OBJECTIVE – Please rewrite the lines below as a numbered list, leaving out blank lines and pictures.

--- begin SOURCE DATA ---

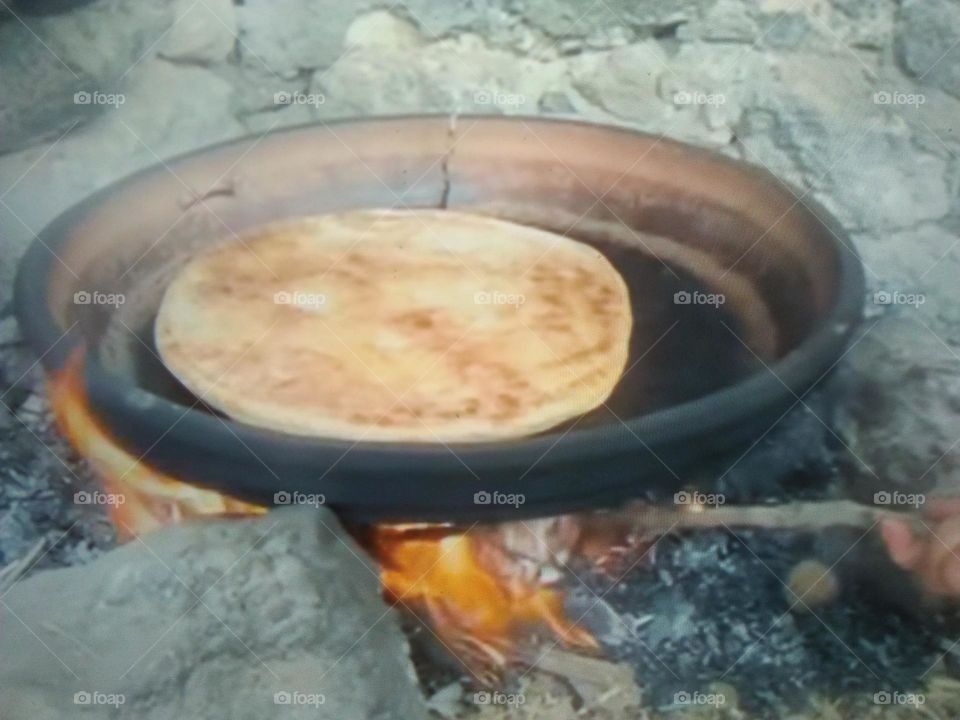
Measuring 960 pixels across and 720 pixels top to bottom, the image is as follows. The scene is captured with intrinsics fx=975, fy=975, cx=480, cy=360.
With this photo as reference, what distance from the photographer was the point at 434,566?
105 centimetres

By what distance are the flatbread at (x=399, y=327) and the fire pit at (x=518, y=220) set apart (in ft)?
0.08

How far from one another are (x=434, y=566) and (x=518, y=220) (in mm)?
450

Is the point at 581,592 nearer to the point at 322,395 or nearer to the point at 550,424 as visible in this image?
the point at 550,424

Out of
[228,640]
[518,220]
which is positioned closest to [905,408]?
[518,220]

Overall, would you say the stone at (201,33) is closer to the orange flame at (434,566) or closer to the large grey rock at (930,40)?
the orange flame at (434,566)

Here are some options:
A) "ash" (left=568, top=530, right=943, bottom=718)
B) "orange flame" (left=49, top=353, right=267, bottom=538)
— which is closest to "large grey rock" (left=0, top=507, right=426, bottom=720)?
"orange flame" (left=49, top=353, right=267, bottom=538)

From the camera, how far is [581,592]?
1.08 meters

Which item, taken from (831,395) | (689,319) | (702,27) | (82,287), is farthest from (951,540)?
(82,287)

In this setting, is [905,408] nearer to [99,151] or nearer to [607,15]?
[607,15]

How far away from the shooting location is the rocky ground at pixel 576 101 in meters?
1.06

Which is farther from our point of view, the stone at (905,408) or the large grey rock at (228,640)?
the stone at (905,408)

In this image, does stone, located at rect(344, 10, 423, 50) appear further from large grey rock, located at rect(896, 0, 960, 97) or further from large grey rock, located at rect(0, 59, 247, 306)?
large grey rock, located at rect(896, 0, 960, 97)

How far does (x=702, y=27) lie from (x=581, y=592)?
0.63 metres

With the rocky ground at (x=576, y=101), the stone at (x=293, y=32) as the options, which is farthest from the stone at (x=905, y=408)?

--- end SOURCE DATA ---

THE REPLY –
1. Measuring 960 pixels across and 720 pixels top to bottom, the image is as follows. The scene is captured with intrinsics fx=975, fy=975, cx=480, cy=360.
2. With this photo as reference, what distance from the photographer was the point at 434,566?
3. 105 centimetres
4. By what distance are the flatbread at (x=399, y=327) and the fire pit at (x=518, y=220) set apart (in ft)?
5. 0.08
6. How far from one another are (x=434, y=566) and (x=518, y=220) (in mm)?
7. 450
8. Is the point at 581,592 nearer to the point at 322,395 or nearer to the point at 550,424 as visible in this image?
9. the point at 550,424
10. Out of
11. [228,640]
12. [518,220]
13. which is positioned closest to [905,408]?
14. [518,220]
15. Overall, would you say the stone at (201,33) is closer to the orange flame at (434,566) or closer to the large grey rock at (930,40)?
16. the orange flame at (434,566)
17. Here are some options:
18. A) "ash" (left=568, top=530, right=943, bottom=718)
19. B) "orange flame" (left=49, top=353, right=267, bottom=538)
20. — which is closest to "large grey rock" (left=0, top=507, right=426, bottom=720)?
21. "orange flame" (left=49, top=353, right=267, bottom=538)
22. From the camera, how far is [581,592]?
23. 1.08 meters
24. Which item, taken from (831,395) | (689,319) | (702,27) | (82,287), is farthest from (951,540)?
25. (82,287)
26. In this setting, is [905,408] nearer to [99,151] or nearer to [607,15]?
27. [607,15]
28. How far away from the shooting location is the rocky ground at pixel 576 101 in meters?
29. 1.06
30. Which is farther from our point of view, the stone at (905,408) or the large grey rock at (228,640)?
31. the stone at (905,408)
32. In this image, does stone, located at rect(344, 10, 423, 50) appear further from large grey rock, located at rect(896, 0, 960, 97) or further from large grey rock, located at rect(0, 59, 247, 306)?
33. large grey rock, located at rect(896, 0, 960, 97)
34. How far does (x=702, y=27) lie from (x=581, y=592)?
35. 0.63 metres
36. With the rocky ground at (x=576, y=101), the stone at (x=293, y=32) as the options, which is farthest from the stone at (x=905, y=408)?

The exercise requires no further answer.